Prior to the referendum, Spain’s industry minister Jose Manuel Soria had said that an independent Scotland would be bad for the Scots and would mean international isolation. Spanish Prime Minister Mariano Rajoy, struggling to suppress an independence drive by the northwestern region of Catalonia, said the Scottish result was the best outcome for Europe: “The Scottish have avoided serious economic, social, institutional and political consequences. They have chosen the most favourable option for everyone; for themselves, for all of Britain and for the rest of Europe.”

Belgian EU Trade Commissioner Karel De Gucht, whose native Flanders region is seeing a growing nationalist movement, said a Scottish split would have been “cataclysmic” for Europe, triggering a domino effect across the continent. He said that “A Europe driven by self-determination of peoples…is ungovernable because you’d have dozens of entities but areas of policy for which you need unanimity or a very large majority”.

French President François Hollande expressed his fear of a possible “deconstruction” of Europe after decades of closer integration.

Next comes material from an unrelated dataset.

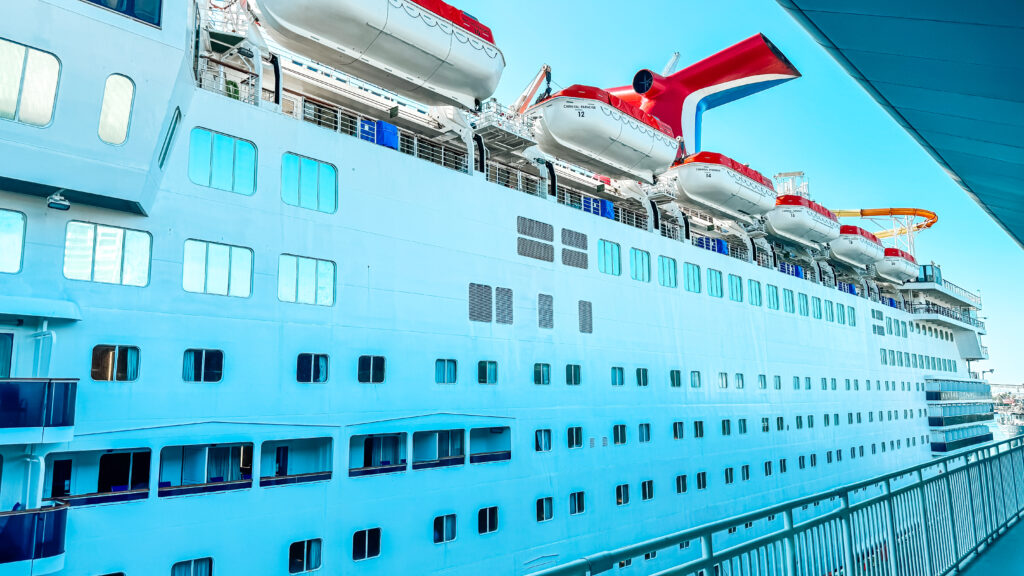 A Carnival cruise ship is seen from a cruise terminal.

Czech Prime Minister Bohuslav Sobotka said the Scottish result made him content because “I take it as yet another proof that the world has not gone entirely mad.” He said that if Britain had fallen apart, it could have led to a wave of nationalism that would have destabilised a number of other European countries.

Italian Prime Minister Matteo Renzi underlined how the Scottish vote raised hopes that a united but more decentralised Britain would remain in the European Union: “The value of diversity and the riches of our territories, not fragmentation, is the answer which the Scottish people, rightly proud of their history and traditions, has given to all of us”.